Husayn did not marry, he was tall and huge with a long white beard and shaggy hair wearing a worn garment and shoes worn around the streets of Amman and sympathize on the objects that he has forgotten more than humans, and then rest in the shade of a tree and collect cats around him buy sardines and meat, and says to her "feed you eating Dear and I eat cheap falafel. "

"He did not beg or talk to others," said Suleiman. "What he read is equivalent to a big truck load. He is obsessed with reading everything, even textbooks, the Qur'an, the Sunnah, biography, language, philosophy, stories of prophets, history and dictionaries."

Napoleon Amman
Ramadan Khalil, "Napoleon of Amman", despite his many names and titles ranging from Napoleon, Hitler, Lenin and Emperor, wears the clothes of the emperors of Europe and ancient knights, overpriced hats, boots with long legs in summer and winter, and a stick of glossy paper. Attaches to his chest proudly.

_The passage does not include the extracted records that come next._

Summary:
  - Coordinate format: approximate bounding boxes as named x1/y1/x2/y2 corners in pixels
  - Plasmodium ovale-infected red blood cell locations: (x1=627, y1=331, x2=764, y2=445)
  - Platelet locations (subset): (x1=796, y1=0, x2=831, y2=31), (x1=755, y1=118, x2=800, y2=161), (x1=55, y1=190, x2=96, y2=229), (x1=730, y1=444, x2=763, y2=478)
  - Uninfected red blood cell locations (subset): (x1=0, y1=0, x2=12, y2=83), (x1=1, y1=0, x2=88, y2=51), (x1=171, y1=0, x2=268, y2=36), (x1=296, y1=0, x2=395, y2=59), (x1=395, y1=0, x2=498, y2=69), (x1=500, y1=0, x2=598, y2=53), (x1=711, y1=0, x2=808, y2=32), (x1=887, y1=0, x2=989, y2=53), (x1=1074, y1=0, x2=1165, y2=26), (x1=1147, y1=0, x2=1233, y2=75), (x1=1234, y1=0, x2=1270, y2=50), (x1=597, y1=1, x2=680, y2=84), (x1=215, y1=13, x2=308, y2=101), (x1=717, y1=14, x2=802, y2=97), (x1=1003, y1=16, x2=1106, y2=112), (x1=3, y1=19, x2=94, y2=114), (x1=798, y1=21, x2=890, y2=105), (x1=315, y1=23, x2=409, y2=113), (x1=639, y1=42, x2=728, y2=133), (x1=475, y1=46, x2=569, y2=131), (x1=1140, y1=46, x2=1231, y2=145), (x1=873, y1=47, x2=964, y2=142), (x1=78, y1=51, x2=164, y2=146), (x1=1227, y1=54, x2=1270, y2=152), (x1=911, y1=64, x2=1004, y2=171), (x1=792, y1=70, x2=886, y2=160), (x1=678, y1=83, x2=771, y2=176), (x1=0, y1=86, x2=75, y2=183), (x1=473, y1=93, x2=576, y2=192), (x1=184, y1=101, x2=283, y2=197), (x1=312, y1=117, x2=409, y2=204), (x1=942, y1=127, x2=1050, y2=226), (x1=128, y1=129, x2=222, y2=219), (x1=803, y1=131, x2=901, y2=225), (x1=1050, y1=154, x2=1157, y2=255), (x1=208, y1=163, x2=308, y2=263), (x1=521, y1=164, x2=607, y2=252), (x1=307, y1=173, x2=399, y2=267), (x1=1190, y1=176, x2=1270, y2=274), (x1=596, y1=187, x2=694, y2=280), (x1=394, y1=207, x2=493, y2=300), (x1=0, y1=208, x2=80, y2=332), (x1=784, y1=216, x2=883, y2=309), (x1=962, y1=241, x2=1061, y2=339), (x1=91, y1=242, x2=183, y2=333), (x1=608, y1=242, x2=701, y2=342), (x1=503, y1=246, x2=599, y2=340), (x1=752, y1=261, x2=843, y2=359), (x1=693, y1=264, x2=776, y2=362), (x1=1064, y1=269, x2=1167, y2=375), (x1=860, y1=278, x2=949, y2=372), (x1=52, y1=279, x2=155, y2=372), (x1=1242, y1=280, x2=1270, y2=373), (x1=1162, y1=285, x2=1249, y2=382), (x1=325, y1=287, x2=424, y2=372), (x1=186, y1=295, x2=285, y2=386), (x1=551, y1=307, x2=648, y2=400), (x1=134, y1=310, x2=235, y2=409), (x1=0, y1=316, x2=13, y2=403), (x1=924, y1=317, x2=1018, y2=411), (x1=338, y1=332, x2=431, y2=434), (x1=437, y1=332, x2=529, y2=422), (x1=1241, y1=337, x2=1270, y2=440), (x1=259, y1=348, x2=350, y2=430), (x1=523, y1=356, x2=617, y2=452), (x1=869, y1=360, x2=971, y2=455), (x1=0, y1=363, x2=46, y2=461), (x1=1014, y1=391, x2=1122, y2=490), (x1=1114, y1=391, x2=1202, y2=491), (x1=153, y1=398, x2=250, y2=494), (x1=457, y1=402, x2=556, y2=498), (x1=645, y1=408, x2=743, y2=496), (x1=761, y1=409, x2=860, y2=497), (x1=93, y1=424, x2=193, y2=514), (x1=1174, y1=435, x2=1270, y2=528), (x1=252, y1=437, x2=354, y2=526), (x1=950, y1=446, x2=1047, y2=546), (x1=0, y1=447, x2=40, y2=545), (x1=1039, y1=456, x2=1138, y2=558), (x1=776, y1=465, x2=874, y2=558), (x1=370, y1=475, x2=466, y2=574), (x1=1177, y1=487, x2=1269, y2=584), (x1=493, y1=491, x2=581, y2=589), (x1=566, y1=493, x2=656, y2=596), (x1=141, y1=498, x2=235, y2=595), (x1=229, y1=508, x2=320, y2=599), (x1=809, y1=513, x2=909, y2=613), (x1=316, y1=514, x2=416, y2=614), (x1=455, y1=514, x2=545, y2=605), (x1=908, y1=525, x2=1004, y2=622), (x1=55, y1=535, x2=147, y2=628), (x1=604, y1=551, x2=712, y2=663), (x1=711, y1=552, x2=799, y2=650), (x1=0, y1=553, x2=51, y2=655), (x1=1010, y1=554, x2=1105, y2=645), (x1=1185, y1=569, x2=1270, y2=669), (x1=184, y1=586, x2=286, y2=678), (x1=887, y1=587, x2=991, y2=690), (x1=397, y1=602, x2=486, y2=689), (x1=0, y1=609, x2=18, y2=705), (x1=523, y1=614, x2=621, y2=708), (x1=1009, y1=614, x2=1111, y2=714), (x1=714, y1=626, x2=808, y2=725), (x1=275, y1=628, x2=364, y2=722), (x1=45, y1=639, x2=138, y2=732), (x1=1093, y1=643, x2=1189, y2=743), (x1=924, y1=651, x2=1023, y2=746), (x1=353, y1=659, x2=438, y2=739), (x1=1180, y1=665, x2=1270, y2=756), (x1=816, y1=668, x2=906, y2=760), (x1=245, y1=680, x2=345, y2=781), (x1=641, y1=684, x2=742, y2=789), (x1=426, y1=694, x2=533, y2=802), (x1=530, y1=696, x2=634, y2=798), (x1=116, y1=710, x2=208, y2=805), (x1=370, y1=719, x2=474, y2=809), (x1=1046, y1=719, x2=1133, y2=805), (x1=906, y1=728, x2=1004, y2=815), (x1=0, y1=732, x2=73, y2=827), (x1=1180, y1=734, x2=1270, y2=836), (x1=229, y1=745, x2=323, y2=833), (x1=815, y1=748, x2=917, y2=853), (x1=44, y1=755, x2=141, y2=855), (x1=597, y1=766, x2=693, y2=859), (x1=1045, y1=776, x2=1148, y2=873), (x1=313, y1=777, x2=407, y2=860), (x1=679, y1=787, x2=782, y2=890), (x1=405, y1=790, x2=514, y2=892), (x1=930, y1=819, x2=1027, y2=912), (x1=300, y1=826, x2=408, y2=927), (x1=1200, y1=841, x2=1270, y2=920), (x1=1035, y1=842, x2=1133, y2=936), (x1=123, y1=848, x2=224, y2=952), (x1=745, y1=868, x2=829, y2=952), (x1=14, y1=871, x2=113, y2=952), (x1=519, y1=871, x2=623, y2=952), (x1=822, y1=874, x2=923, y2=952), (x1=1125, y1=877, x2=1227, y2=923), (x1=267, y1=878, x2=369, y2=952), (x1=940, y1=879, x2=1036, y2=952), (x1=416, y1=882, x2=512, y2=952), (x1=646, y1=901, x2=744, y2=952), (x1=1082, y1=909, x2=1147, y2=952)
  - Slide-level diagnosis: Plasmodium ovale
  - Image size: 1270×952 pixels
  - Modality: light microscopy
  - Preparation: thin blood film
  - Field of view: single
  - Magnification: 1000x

A tramp known as Muhammad usually wanders wandering the streets (Al Jazeera)

He roams the streets of downtown "with his head raised with pride and pride," said Khalil Jabr, who said he was the subject of Arab and international press and television reports.

Walid Suleiman said: `` Napoleon was not talking to passers-by and Afif was not begging for pride and speaking fluently in Arabic and English and reading newspapers and political and intellectual books, but it was not known that he was a skilled violin player, as the owner of Homsi Mills Magdy Homsi. ''

Suleiman recalled that Napoleon Amman was reportedly leftist and arrested in his hometown of Gaza and tortured in the prisons of the occupation that led to it.

One of the jokes is that he came across a beautiful girl in the street, and presented to her sermon by identifying himself as George, the King of Britain.